▶ _What the task asks_
In the entries below, find the line with "scientific name: Muntiacus vuquangensis" and the line with "A: Domestic cattle (Bos taurus).". Return those two lines and all lines between them, exactly.
□ □ □ □ □
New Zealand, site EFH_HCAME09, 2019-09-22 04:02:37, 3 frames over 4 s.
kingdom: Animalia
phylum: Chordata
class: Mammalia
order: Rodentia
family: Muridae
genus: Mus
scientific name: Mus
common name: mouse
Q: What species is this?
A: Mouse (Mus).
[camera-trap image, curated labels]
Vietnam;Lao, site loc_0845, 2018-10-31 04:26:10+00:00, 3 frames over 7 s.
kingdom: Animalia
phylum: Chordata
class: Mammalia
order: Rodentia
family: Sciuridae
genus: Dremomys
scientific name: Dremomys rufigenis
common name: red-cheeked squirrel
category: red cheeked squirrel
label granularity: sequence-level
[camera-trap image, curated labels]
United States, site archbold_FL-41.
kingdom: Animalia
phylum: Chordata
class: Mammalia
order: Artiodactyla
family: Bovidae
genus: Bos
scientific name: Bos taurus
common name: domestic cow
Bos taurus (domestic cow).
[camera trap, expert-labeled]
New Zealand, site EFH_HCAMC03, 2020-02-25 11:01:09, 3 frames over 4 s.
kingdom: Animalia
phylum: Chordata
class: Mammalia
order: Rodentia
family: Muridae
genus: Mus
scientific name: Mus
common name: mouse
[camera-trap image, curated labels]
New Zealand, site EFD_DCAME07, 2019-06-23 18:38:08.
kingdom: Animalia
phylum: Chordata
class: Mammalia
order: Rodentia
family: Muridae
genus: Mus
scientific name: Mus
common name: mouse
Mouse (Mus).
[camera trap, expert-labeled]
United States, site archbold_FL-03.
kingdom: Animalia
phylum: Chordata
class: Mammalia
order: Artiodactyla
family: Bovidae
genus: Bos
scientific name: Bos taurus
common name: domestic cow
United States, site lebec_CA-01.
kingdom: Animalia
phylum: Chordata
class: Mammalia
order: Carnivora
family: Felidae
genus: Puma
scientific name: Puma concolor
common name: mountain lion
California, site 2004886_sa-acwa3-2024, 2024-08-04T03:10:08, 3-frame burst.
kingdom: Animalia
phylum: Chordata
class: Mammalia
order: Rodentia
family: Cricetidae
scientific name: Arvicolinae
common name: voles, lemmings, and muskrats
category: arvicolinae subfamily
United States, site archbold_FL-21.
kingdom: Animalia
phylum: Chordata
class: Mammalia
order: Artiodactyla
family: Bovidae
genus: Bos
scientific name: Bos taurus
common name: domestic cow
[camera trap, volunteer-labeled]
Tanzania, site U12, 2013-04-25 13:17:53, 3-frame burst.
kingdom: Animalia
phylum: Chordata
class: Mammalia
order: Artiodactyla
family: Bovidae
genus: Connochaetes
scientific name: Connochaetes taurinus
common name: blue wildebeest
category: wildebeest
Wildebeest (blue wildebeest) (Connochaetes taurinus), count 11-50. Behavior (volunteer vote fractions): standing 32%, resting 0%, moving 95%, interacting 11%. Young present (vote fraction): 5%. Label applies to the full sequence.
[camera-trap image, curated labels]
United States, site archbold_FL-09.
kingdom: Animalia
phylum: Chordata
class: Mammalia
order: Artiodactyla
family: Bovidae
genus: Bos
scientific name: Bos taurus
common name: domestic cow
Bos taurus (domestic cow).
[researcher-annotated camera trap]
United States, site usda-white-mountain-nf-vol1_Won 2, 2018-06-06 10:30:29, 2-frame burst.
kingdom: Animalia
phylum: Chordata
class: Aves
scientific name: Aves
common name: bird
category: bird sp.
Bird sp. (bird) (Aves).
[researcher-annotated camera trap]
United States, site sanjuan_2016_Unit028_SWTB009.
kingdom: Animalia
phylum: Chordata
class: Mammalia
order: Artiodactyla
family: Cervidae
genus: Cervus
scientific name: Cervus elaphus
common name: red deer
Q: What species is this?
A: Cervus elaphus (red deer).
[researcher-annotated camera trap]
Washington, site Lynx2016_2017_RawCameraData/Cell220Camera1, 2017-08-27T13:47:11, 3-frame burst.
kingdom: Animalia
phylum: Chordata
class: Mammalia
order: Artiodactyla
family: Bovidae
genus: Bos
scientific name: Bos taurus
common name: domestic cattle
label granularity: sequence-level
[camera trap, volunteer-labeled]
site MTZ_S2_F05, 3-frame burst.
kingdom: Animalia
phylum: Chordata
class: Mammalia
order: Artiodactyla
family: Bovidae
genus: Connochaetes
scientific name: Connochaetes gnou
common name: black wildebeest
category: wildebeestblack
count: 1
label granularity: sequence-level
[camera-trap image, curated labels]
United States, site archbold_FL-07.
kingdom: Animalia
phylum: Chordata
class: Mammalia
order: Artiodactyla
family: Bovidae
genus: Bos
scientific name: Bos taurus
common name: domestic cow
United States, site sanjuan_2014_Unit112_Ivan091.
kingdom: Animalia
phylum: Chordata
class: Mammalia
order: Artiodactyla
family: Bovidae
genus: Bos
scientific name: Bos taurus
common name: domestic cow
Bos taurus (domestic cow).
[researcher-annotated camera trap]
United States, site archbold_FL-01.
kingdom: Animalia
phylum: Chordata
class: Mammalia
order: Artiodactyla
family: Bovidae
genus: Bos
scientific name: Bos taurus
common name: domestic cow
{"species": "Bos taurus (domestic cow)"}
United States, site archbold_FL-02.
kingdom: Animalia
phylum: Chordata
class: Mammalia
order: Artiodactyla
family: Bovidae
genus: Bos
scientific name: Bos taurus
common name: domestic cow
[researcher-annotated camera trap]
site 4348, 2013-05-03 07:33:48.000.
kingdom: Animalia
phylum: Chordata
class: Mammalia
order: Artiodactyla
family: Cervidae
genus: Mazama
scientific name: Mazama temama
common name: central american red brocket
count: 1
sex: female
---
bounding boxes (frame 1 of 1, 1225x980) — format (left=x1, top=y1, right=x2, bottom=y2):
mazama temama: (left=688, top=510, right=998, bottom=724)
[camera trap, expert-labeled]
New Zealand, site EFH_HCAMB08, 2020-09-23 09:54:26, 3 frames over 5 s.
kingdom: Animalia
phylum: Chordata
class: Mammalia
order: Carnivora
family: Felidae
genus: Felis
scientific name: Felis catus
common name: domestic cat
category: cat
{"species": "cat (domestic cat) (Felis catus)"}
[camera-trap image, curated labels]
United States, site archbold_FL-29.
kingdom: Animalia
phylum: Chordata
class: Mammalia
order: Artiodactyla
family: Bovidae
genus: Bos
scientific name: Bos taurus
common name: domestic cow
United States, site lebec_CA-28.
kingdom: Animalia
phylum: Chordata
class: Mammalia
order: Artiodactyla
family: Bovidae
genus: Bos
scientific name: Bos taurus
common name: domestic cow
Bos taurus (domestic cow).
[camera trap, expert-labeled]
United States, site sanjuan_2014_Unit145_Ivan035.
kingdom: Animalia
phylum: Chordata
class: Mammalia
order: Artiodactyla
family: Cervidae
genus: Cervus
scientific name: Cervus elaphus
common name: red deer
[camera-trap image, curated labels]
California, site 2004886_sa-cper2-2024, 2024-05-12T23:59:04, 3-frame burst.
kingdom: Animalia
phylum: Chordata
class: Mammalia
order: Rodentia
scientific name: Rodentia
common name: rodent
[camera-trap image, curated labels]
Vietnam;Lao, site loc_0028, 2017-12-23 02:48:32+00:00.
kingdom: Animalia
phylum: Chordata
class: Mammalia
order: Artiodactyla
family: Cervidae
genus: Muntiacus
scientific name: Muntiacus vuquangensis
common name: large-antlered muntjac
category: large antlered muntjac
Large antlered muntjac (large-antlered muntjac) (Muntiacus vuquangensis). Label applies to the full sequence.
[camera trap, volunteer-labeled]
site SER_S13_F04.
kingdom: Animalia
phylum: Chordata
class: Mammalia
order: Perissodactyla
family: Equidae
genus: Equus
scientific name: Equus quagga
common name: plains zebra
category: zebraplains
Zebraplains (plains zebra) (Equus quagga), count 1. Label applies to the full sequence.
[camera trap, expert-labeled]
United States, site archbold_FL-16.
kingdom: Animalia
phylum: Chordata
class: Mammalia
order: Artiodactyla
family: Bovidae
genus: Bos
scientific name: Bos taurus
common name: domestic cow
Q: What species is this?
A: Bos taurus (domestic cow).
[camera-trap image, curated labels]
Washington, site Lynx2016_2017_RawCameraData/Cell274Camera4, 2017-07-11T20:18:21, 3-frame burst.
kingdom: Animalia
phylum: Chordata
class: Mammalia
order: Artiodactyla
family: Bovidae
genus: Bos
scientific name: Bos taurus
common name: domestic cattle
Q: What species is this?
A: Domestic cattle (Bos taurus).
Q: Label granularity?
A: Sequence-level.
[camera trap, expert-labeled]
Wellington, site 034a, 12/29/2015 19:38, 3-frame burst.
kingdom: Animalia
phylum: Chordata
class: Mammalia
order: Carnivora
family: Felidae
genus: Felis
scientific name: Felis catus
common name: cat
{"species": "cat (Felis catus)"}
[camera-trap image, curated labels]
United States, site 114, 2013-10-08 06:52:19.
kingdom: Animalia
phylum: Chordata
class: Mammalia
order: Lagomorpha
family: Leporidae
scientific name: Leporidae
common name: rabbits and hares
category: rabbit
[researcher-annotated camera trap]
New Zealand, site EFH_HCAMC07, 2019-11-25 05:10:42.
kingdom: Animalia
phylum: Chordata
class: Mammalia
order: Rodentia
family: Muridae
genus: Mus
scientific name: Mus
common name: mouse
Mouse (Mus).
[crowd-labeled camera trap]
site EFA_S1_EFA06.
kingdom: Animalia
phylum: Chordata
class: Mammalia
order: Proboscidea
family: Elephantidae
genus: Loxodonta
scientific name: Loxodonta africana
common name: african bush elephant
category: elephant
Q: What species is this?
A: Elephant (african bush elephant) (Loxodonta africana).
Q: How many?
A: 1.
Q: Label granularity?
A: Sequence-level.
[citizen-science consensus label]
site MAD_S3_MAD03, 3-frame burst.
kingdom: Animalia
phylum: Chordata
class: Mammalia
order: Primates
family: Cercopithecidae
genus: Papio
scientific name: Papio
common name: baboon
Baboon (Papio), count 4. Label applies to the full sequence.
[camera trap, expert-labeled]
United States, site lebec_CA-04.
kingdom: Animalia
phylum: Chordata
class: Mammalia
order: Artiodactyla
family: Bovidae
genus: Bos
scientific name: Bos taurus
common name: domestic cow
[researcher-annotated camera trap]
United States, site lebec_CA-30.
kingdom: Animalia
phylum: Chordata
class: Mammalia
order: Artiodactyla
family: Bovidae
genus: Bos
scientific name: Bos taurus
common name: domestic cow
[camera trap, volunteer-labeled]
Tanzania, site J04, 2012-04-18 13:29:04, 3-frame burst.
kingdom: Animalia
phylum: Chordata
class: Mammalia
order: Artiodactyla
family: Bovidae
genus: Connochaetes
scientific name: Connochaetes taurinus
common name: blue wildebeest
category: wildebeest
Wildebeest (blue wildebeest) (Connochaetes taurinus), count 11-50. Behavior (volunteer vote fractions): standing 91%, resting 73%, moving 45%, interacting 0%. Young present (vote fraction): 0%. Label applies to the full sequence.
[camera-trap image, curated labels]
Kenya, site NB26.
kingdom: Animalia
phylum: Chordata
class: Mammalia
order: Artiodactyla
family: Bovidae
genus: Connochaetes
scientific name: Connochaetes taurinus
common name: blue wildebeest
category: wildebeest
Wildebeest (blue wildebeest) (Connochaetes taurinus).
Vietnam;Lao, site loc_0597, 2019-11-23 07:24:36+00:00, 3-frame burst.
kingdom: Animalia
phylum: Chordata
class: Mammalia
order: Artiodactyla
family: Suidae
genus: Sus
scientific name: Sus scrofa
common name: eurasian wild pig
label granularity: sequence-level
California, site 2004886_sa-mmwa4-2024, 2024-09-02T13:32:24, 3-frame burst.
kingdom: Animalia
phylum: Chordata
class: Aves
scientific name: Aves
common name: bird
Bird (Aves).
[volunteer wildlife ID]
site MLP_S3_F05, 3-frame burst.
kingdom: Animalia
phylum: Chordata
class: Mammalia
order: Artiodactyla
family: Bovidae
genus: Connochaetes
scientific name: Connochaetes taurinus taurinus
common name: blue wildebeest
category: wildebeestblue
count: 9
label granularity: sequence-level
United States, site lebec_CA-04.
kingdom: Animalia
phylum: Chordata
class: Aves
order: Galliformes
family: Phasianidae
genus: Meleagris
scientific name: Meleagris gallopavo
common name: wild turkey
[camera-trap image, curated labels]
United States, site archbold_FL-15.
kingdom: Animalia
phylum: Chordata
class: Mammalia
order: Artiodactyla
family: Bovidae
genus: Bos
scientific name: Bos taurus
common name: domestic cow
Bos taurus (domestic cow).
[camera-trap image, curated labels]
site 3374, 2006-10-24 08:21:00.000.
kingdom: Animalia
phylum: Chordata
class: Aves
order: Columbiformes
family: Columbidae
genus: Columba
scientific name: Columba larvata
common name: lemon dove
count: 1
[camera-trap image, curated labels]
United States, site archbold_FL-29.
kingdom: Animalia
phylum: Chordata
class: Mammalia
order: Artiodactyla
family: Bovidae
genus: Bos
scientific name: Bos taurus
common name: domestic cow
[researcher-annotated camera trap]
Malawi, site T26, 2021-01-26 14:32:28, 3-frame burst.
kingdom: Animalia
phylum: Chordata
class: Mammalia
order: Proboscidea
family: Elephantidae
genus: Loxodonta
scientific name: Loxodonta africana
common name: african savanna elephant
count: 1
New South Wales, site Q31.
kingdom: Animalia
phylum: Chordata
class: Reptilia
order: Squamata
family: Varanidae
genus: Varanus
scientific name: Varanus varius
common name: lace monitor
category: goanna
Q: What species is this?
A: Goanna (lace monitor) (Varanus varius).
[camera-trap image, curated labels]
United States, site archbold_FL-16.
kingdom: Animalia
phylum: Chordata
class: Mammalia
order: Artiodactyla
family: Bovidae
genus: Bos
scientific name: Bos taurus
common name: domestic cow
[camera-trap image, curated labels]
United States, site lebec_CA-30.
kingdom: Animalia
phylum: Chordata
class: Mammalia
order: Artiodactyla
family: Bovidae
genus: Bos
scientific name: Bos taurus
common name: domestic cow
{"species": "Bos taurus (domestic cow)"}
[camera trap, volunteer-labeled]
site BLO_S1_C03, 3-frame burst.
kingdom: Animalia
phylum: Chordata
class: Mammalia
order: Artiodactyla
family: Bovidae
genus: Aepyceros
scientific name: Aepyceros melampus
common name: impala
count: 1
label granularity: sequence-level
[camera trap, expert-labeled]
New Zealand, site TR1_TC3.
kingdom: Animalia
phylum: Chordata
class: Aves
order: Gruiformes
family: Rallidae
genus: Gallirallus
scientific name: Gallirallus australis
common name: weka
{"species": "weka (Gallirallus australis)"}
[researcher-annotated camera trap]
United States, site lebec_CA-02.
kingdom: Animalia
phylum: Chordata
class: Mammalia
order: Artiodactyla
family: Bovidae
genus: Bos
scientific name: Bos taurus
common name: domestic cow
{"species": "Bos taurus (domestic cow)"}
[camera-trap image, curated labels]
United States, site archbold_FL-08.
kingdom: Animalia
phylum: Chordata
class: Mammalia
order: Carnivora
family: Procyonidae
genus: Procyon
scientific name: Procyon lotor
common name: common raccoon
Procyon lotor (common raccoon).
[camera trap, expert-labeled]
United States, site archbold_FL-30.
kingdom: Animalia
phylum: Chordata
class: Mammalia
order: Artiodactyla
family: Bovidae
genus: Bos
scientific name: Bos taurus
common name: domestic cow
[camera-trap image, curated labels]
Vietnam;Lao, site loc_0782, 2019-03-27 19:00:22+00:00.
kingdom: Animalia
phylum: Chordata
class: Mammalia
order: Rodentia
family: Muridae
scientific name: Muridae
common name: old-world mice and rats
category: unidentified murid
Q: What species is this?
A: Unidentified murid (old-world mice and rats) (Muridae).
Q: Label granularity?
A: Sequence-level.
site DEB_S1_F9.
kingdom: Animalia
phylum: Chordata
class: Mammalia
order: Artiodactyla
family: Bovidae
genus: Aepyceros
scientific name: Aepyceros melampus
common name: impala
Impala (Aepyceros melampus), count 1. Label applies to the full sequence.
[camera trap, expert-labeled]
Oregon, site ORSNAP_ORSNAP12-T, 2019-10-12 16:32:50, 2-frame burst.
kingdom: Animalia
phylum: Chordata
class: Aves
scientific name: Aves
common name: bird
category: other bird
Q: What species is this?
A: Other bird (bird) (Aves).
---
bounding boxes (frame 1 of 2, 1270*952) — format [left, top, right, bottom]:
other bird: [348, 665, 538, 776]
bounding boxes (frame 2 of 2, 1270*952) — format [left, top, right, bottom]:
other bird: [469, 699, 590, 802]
□ □ □ □ □
▶ _Final answer_
scientific name: Muntiacus vuquangensis
common name: large-antlered muntjac
category: large antlered muntjac
Large antlered muntjac (large-antlered muntjac) (Muntiacus vuquangensis). Label applies to the full sequence.
[camera trap, volunteer-labeled]
site SER_S13_F04.
kingdom: Animalia
phylum: Chordata
class: Mammalia
order: Perissodactyla
family: Equidae
genus: Equus
scientific name: Equus quagga
common name: plains zebra
category: zebraplains
Zebraplains (plains zebra) (Equus quagga), count 1. Label applies to the full sequence.
[camera trap, expert-labeled]
United States, site archbold_FL-16.
kingdom: Animalia
phylum: Chordata
class: Mammalia
order: Artiodactyla
family: Bovidae
genus: Bos
scientific name: Bos taurus
common name: domestic cow
Q: What species is this?
A: Bos taurus (domestic cow).
[camera-trap image, curated labels]
Washington, site Lynx2016_2017_RawCameraData/Cell274Camera4, 2017-07-11T20:18:21, 3-frame burst.
kingdom: Animalia
phylum: Chordata
class: Mammalia
order: Artiodactyla
family: Bovidae
genus: Bos
scientific name: Bos taurus
common name: domestic cattle
Q: What species is this?
A: Domestic cattle (Bos taurus).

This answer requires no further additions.